I was moved by the intimate settings and close-up portraits. Stories of survival and stories of tragedy sit side by side, showing how difficult it still is to get AIDS treatment.
South African icon Desmond Tutu opens the collection, writing that “this book shows AIDS treatment in all its complexity. Not all stories end well. Not all experiences are life altering for those who go through them. But AIDS treatment allows those struggles to go on. It brings life, and in doing so it brings hope. This is the message that we can take away from these exceptionally poignant images.”
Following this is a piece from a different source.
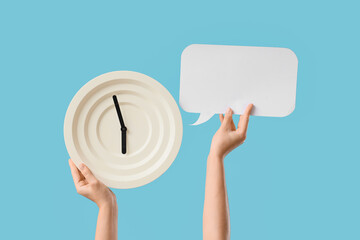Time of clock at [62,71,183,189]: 5:57
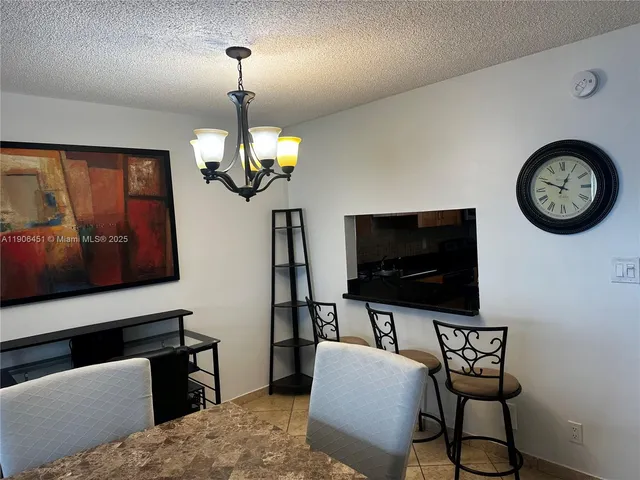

More than just a book, the Access to Life project has become a campaign to raise awareness and promote artistic, educational and political responses to AIDS treatment. An international exhibit of the photographs will travel to Mexico City, Paris, Berlin and Rome through 2010.
![]() |
| A man in Hanoi suffers from malnutrition. Photo by Steve McCurry/Magnum Photos. |
In addition to Bendiksen, participating photographers include Jim Goldberg, Alex Majoli, Steve McCurry, Paolo Pellegrin, Gilles Peress, Eli Reed and Larry Towell. Their work spans the globe, following the stories of individuals in Haiti, India, Russia, Vietnam, Mali, Rwanda, Peru, South Africa and Swaziland.
Bendiksen’s work for the project focused on residents of the Central Plateau in Haiti. The country is one of the poorest in the world, but is making steady progress in providing AIDS treatment.